> Activity: If a record below holds a picture, leave the picture out and copy the rest exactly.
· · · · ·
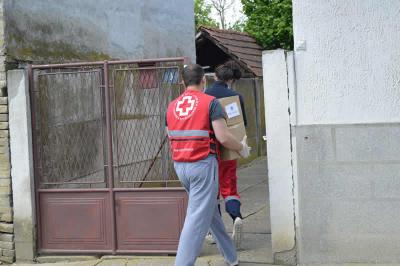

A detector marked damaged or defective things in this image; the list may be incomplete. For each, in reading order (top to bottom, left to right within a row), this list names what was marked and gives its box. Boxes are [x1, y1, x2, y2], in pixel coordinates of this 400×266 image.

rusty metal gate [28, 57, 188, 254]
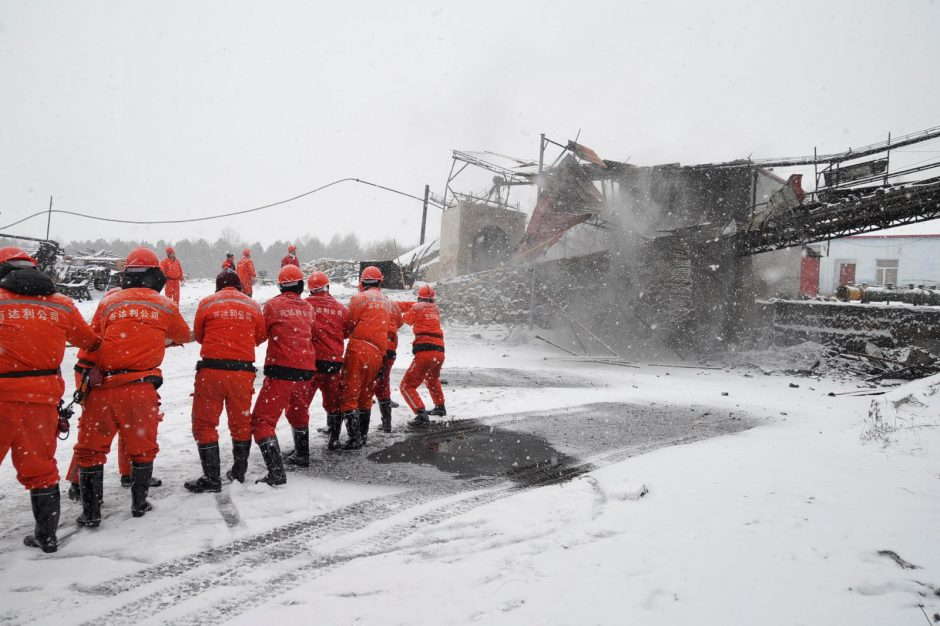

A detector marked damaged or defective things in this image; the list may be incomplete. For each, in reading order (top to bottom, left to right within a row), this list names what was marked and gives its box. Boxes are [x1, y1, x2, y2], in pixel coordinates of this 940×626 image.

damaged building [422, 125, 940, 360]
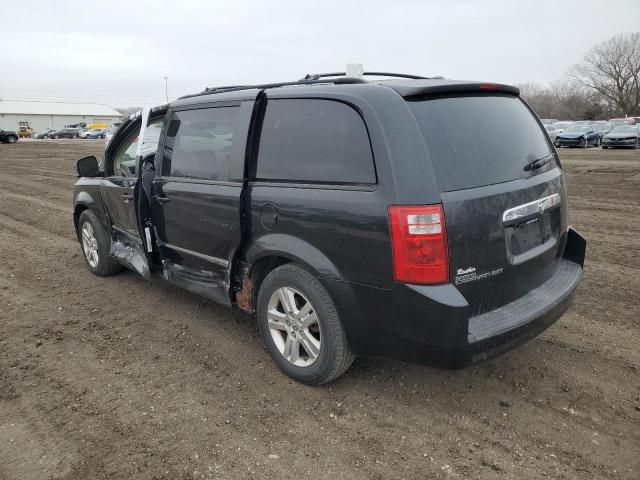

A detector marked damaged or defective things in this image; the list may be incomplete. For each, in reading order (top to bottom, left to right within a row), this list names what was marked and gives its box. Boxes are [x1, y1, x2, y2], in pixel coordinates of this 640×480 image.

rust damage [235, 264, 255, 314]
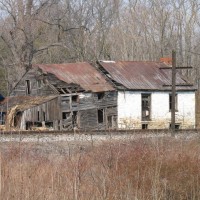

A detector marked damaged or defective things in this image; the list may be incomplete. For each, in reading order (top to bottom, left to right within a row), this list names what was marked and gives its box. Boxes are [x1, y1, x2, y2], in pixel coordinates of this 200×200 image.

rusty metal roof [32, 62, 114, 92]
rusted metal sheet [33, 62, 114, 92]
rusty metal roof [98, 60, 195, 91]
rusted metal sheet [97, 60, 196, 91]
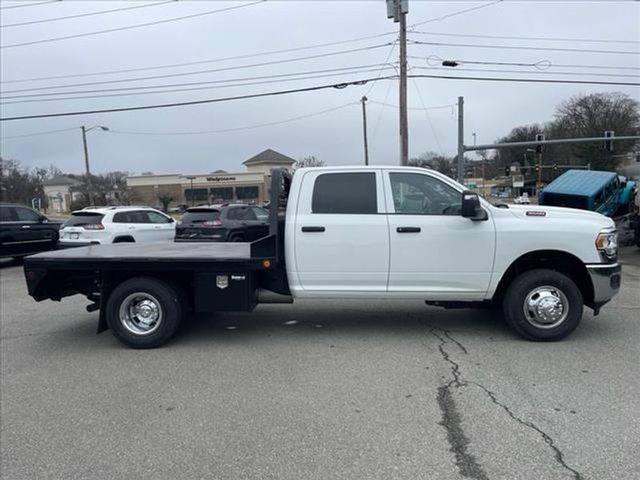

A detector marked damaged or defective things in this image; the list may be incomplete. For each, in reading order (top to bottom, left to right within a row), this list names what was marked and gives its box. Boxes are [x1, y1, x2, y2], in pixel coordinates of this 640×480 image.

crack in asphalt [428, 324, 584, 478]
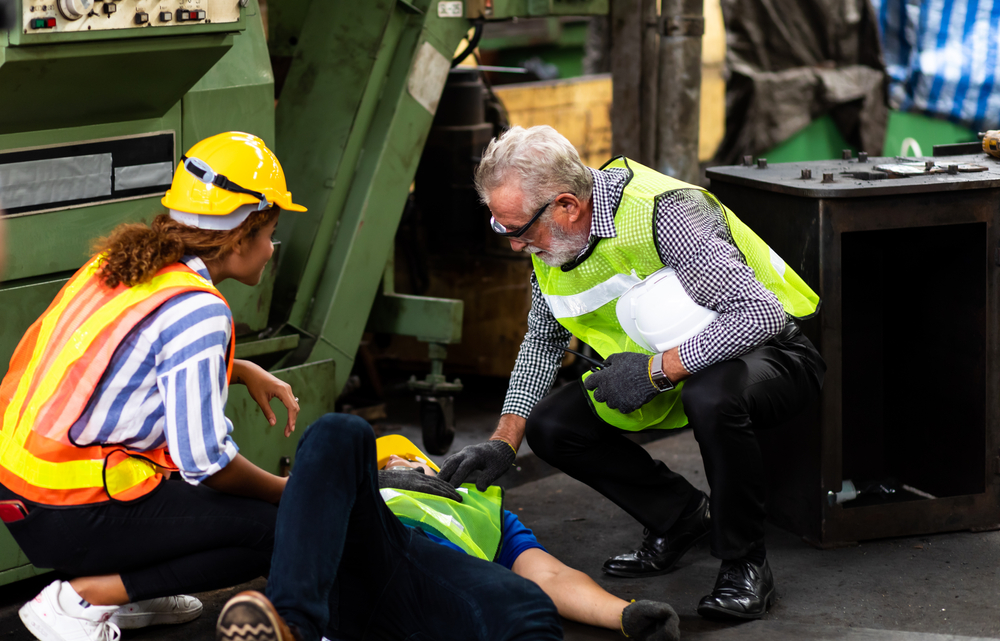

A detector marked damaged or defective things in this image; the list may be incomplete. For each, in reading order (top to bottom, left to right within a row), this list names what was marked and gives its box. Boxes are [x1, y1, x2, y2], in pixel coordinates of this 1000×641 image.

rusty metal surface [708, 153, 1000, 198]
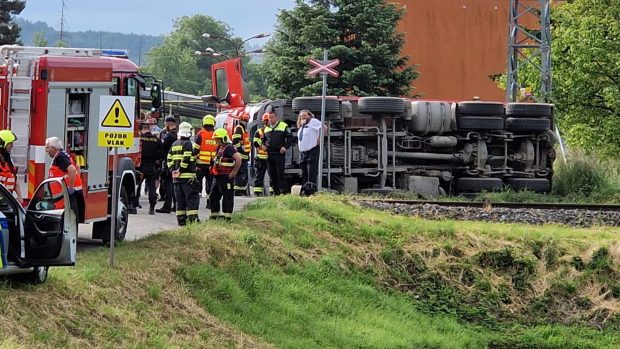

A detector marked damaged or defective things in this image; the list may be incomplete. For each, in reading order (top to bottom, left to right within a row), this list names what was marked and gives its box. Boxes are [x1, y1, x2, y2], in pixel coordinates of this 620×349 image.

overturned truck [272, 96, 556, 194]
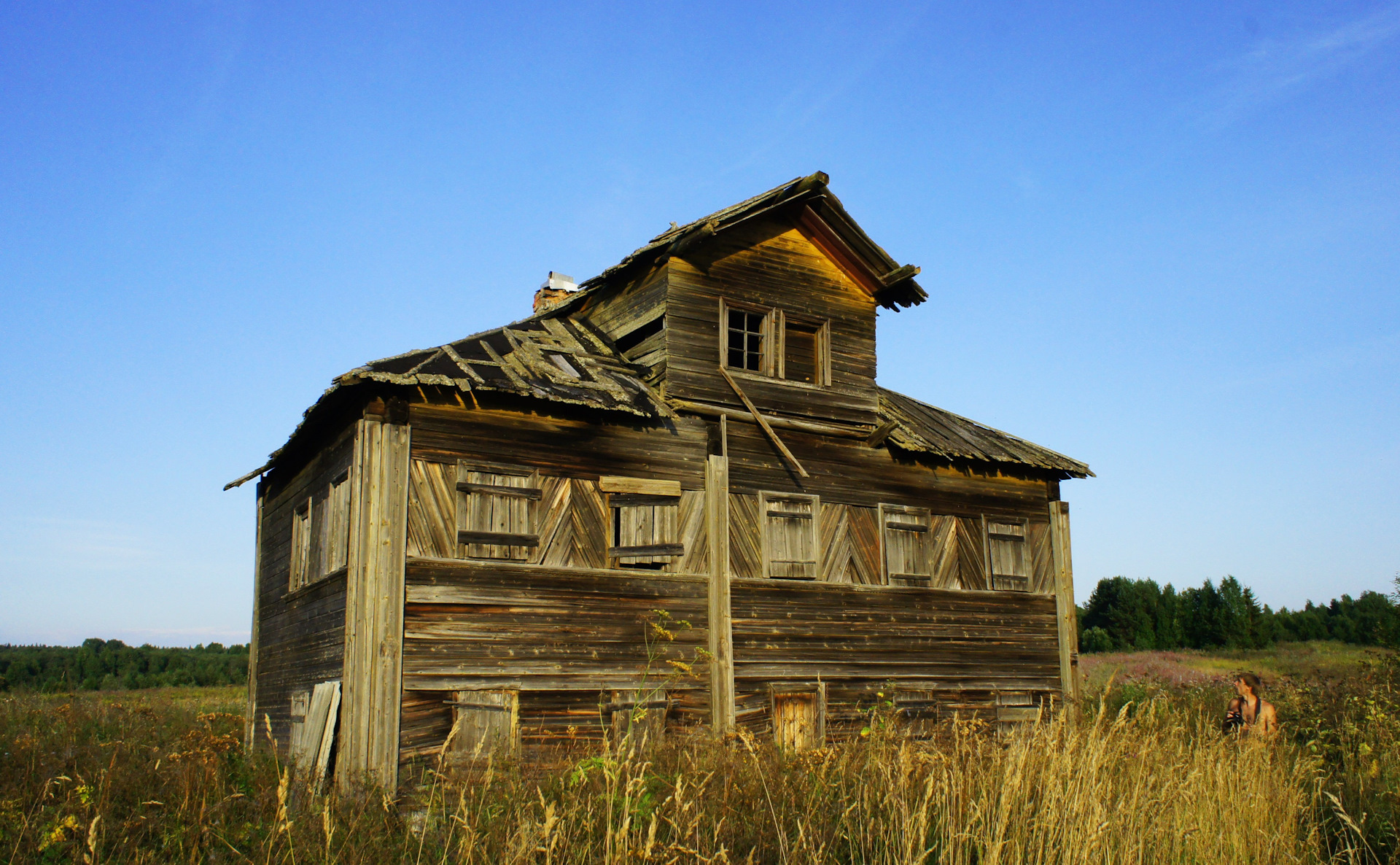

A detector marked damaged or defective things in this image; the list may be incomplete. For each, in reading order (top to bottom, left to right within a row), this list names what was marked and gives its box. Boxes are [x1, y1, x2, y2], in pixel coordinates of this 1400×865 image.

broken shutter [290, 502, 312, 589]
broken shutter [461, 458, 545, 560]
broken shutter [601, 473, 682, 566]
broken shutter [764, 493, 822, 581]
broken shutter [881, 502, 933, 583]
broken shutter [992, 516, 1032, 589]
broken shutter [449, 688, 519, 759]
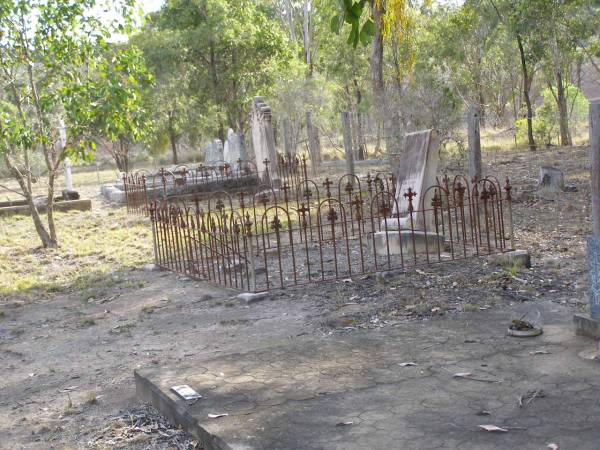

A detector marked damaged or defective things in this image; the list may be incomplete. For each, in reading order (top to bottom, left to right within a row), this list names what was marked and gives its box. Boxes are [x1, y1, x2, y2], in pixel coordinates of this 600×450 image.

rusty iron fence [122, 156, 310, 216]
rusty iron fence [145, 172, 510, 292]
cracked concrete grave slab [137, 300, 600, 448]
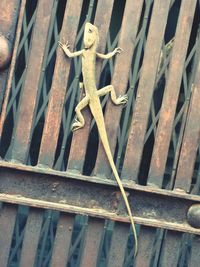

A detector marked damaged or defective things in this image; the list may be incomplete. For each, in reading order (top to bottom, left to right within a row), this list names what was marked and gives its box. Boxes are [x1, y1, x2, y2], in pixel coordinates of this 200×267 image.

rusted metal bar [0, 0, 21, 110]
rusted metal bar [10, 0, 54, 163]
rusted metal bar [37, 0, 83, 168]
rusted metal bar [67, 0, 114, 173]
rusted metal bar [94, 0, 144, 179]
rusted metal bar [121, 0, 171, 182]
rusted metal bar [148, 0, 197, 187]
rusted metal bar [173, 60, 200, 192]
rusted metal bar [0, 204, 17, 266]
rusted metal bar [19, 209, 43, 267]
rusted metal bar [50, 214, 74, 267]
rusted metal bar [79, 219, 104, 266]
rusted metal bar [0, 161, 200, 234]
rusted metal bar [106, 223, 130, 267]
rusted metal bar [134, 227, 156, 267]
rusted metal bar [159, 231, 182, 266]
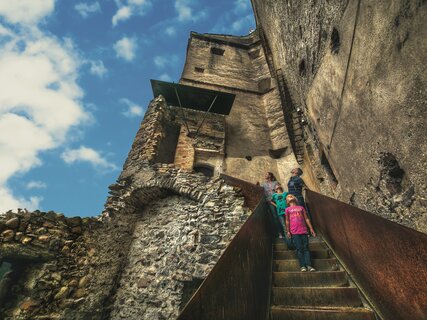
· · · · ·
> Result of the exercise:
A detector marked damaged or defective things in this image; the list may be incomplete. For each, in reading order (top to bottom, left to right within a row), this list names what was marked and gives its box. Boxes are [x1, y1, x2, y2], in pixel coordinates of this 400×266 image.

rusty metal gate [28, 57, 188, 254]

A detector marked damaged or defective things in this image; the list may be incomplete. For each, in reading order (top to bottom, left to right within a row), this list names what was marked and gives its box. Boxes are [x1, y1, x2, y2], in pixel coordinates of this 940×626 image.

damaged building [422, 125, 940, 360]

A detector marked damaged or defective things in this image; the list may be incomplete. For each, in reading order (top to bottom, left to right within a row), this list names what was marked and gives its box. Boxes are [x1, y1, x2, y2], in pixel coordinates of this 640×480 image.

rust damage [235, 264, 255, 314]

A detector marked damaged or defective things in this image; the list may be incomplete. For each, in reading order (top to bottom, left to right within a row), this list names what was marked and gives its box. Boxes are [x1, y1, x2, y2], in pixel coordinates of this 200×200 image.

rusty metal roof [32, 62, 114, 92]
rusted metal sheet [33, 62, 114, 92]
rusty metal roof [98, 60, 195, 91]
rusted metal sheet [97, 60, 196, 91]

A detector marked damaged or defective things in this image; the list may be incomplete. For each, in reading order (top to bottom, left to right within a row), this list names what was marked and gives its box. Boxes are [x1, y1, x2, y2], in pixel coordinates of this 640×480 image.

crack in asphalt [428, 324, 584, 478]

A detector marked damaged or defective things in this image; the list may be incomplete. For each, in reading order (top to bottom, left to right within a row), this list names what was marked and gives its box. Boxes are [x1, y1, x2, y2], in pixel coordinates of this 1000×641 image.

rusty metal surface [708, 153, 1000, 198]

A detector marked damaged or defective things in this image; the list may be incomplete. For each, in reading order (top to bottom, left to right within a row), this list names what was marked and gives its box. Boxes are [x1, y1, x2, y2], in pixel coordinates of this 620×349 image.

overturned truck [272, 96, 556, 194]

A detector marked damaged or defective things in this image; the list may be incomplete. For each, in reading order (top to bottom, left to right within a row), this list names what was marked and gives its box. Boxes are [x1, y1, x2, y2], in pixel coordinates of this 1400×865 image.

broken shutter [290, 502, 312, 589]
broken shutter [461, 458, 545, 560]
broken shutter [601, 473, 682, 566]
broken shutter [764, 493, 822, 581]
broken shutter [881, 502, 933, 583]
broken shutter [992, 516, 1032, 589]
broken shutter [449, 688, 519, 759]

A detector marked damaged or defective things in this image; the list may be incomplete. For each, in reading order (top to bottom, left to right within a row), this list names what was marked and gives its box. Boxes are [x1, y1, x2, y2], in pixel coordinates of this 600×450 image.

rusty iron fence [122, 156, 310, 216]
rusty iron fence [145, 172, 510, 292]
cracked concrete grave slab [137, 300, 600, 448]

A detector marked damaged or defective things in this image; the list may be incomplete. For each, in reading order (top to bottom, left to right within a row), this list names what was marked and gives its box. Boxes are [x1, y1, x2, y2], in pixel coordinates of this 200×267 image.

rusted metal bar [0, 0, 21, 110]
rusted metal bar [10, 0, 54, 163]
rusted metal bar [37, 0, 83, 168]
rusted metal bar [67, 0, 114, 173]
rusted metal bar [94, 0, 144, 179]
rusted metal bar [121, 0, 171, 182]
rusted metal bar [148, 0, 197, 187]
rusted metal bar [173, 60, 200, 192]
rusted metal bar [0, 204, 17, 266]
rusted metal bar [19, 209, 43, 267]
rusted metal bar [50, 214, 74, 267]
rusted metal bar [79, 219, 104, 266]
rusted metal bar [0, 161, 200, 234]
rusted metal bar [106, 223, 130, 267]
rusted metal bar [134, 227, 156, 267]
rusted metal bar [159, 231, 182, 266]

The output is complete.